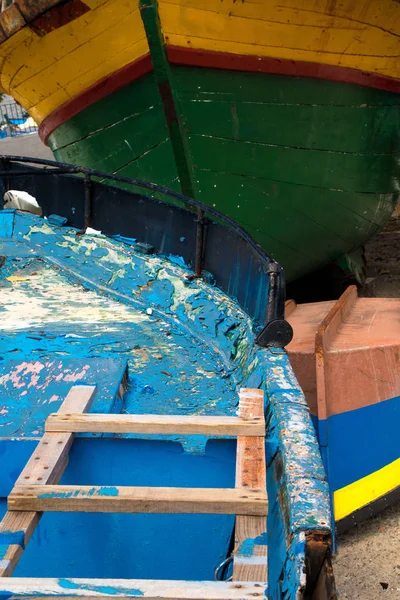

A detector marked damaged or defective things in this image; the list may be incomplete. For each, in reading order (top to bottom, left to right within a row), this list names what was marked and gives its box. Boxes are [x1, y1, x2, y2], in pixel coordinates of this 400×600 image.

chipped paint surface [0, 210, 332, 592]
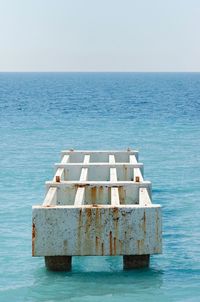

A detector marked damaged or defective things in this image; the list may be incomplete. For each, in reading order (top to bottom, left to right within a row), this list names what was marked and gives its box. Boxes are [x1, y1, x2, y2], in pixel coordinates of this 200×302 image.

rusty concrete structure [32, 150, 162, 270]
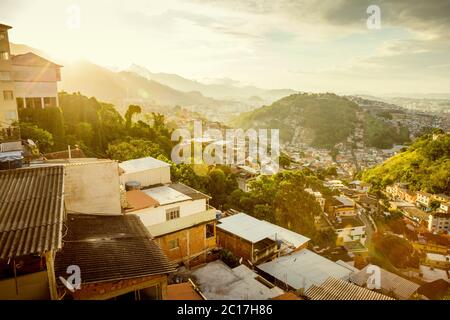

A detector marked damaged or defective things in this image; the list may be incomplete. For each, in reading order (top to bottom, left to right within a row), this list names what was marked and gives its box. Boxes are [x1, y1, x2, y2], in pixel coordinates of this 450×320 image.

rusty metal roof [0, 166, 65, 258]
rusty metal roof [54, 214, 176, 284]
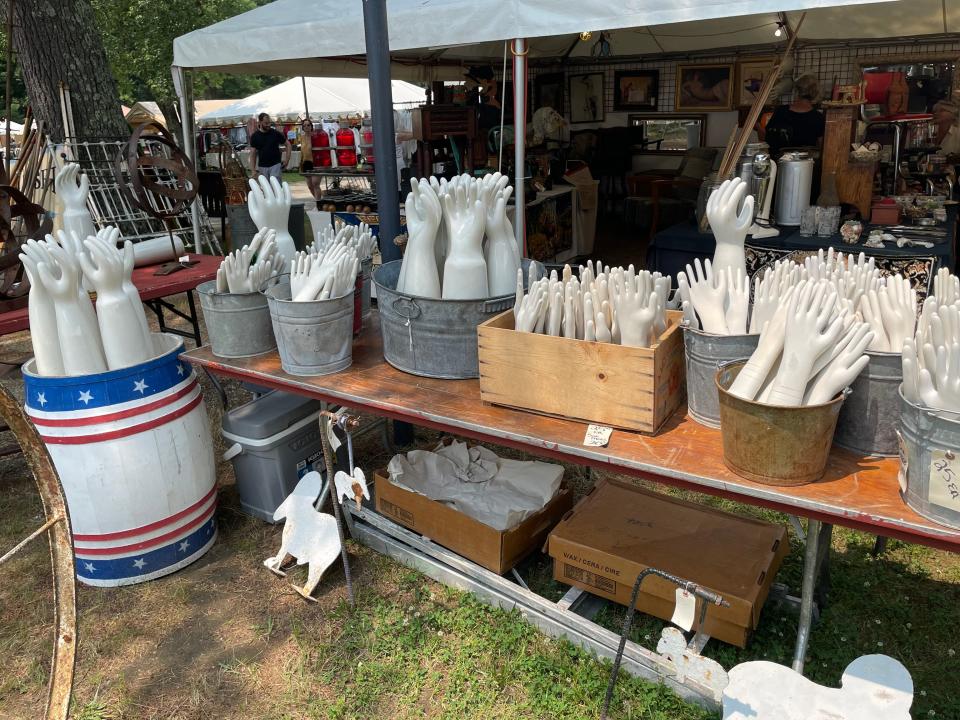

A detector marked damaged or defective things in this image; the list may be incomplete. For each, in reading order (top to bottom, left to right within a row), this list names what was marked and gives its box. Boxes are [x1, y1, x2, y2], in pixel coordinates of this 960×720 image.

rusty metal wheel [0, 386, 77, 716]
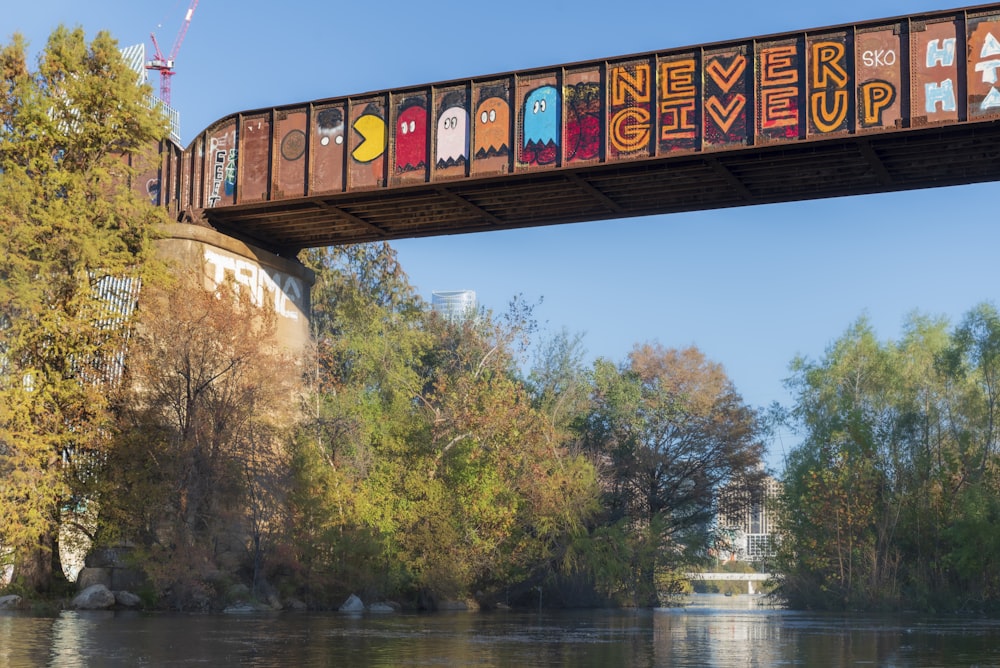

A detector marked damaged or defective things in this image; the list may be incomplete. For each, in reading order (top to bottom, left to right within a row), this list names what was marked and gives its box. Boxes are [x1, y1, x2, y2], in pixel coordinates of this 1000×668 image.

rusty metal bridge panel [148, 3, 1000, 253]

● Task directions
Update the records by rewriting their lines with "damaged or defective things" replaced by "worn or broken objects" wherever it occurs, keeping everything else unchanged. Leave the pictures out of your answer.

● Right answer
A detector marked worn or broken objects in this image; the list may be incomplete. For each, in reading order (top to bottom, left to right within a row), this list names what was marked and gives its box. Boxes are [x1, y1, x2, y2], in pixel coordinates of this 400×600 image.

chipped paint surface [0, 210, 332, 592]

A detector marked worn or broken objects in this image; the list may be incomplete. For each, in reading order (top to bottom, left to right within a row), this list names what was marked and gives its box. Boxes are [x1, y1, x2, y2], in pixel coordinates of this 200×302 image.

rusty concrete structure [32, 150, 162, 270]

A detector marked worn or broken objects in this image; the list may be incomplete. For each, in reading order (top to bottom, left to right within a row), this list names what was marked and gives its box. Boxes are [x1, y1, x2, y2], in pixel coordinates of this 450×320 image.

rusty metal roof [0, 166, 65, 258]
rusty metal roof [54, 214, 176, 284]

A detector marked worn or broken objects in this image; the list may be incomplete. For each, in reading order (top to bottom, left to right within a row), this list names what was marked and gives its box. Boxes are [x1, y1, x2, y2], in pixel coordinates of this 960×720 image.

rusty metal wheel [0, 386, 77, 716]

A detector marked worn or broken objects in this image; the list may be incomplete. For each, in reading order (top to bottom, left to right within a row), this list names what was marked and gives its box. Boxes are [x1, y1, x2, y2], in pixel coordinates of this 1000×668 image.

rusty metal bridge panel [148, 3, 1000, 253]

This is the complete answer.